** Start **
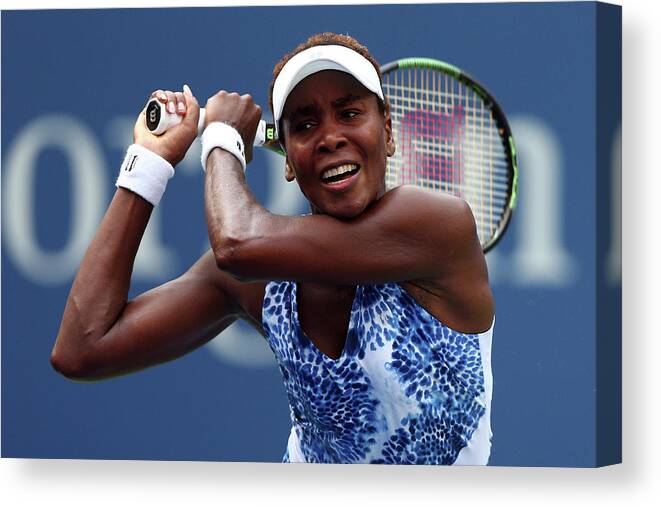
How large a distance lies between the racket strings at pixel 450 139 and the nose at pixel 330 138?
2.31m

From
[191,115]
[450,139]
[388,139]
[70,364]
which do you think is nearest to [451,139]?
[450,139]

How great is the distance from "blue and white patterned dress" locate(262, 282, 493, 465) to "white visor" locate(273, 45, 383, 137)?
0.54 metres

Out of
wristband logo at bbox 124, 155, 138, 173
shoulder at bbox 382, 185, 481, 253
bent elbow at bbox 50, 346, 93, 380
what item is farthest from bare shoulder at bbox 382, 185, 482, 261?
bent elbow at bbox 50, 346, 93, 380

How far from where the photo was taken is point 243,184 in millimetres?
3766

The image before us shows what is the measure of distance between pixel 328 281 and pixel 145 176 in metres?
0.58

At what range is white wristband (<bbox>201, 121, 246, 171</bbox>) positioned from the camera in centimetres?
384

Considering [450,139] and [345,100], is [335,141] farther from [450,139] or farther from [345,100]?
[450,139]

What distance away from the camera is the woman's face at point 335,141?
3713 millimetres

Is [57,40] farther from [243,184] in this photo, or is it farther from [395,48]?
[243,184]

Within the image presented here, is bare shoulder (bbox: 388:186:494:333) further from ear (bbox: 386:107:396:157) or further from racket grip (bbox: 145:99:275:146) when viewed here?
racket grip (bbox: 145:99:275:146)

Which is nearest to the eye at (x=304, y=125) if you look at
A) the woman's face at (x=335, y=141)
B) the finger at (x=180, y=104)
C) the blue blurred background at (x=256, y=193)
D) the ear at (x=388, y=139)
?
the woman's face at (x=335, y=141)

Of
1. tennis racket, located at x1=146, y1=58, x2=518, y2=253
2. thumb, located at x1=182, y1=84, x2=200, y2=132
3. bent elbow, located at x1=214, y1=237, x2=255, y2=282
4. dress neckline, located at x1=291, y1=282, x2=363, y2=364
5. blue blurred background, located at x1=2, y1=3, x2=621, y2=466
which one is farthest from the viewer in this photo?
blue blurred background, located at x1=2, y1=3, x2=621, y2=466

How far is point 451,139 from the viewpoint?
20.6ft

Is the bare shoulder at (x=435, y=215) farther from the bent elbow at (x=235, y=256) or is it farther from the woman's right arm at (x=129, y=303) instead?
the woman's right arm at (x=129, y=303)
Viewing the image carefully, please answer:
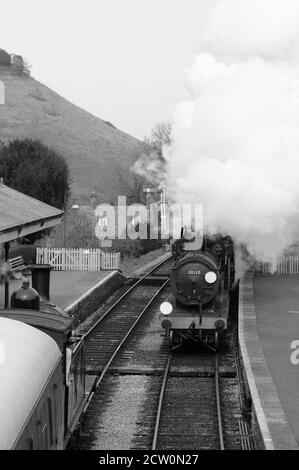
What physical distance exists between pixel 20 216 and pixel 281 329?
673 centimetres

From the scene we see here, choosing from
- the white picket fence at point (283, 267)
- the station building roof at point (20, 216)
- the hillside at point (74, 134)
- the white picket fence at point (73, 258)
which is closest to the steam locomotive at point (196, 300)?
the station building roof at point (20, 216)

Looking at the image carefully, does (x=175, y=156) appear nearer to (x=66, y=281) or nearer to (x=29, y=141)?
(x=66, y=281)

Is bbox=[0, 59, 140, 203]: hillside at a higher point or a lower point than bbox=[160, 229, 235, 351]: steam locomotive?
higher

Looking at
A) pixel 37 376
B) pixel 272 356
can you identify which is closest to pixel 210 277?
pixel 272 356

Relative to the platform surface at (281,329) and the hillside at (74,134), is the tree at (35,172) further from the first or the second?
the hillside at (74,134)

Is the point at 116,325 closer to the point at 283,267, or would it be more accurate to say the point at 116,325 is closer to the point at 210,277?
the point at 210,277

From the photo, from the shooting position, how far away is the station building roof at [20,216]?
1512cm

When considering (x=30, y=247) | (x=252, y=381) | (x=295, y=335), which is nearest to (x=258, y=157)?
(x=295, y=335)

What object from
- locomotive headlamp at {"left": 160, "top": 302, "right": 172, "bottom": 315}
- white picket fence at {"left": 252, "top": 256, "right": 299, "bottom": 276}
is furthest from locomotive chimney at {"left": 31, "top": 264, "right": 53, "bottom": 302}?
white picket fence at {"left": 252, "top": 256, "right": 299, "bottom": 276}

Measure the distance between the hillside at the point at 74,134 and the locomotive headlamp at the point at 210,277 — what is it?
160 feet

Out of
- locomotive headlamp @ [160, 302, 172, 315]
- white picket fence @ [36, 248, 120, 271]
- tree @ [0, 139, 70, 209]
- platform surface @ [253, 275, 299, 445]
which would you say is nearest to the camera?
platform surface @ [253, 275, 299, 445]

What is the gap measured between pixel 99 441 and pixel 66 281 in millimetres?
15140

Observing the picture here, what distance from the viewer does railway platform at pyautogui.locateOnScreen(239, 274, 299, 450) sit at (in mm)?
9023

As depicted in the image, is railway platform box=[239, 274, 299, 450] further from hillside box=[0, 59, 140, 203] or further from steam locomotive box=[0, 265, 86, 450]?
hillside box=[0, 59, 140, 203]
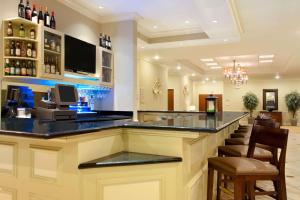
** End **
- Exercise requirements -
Please count the lines above that contain the string "blurred", treating uppercase and lowercase letters as different, and reply with only the number.

- Full answer -
3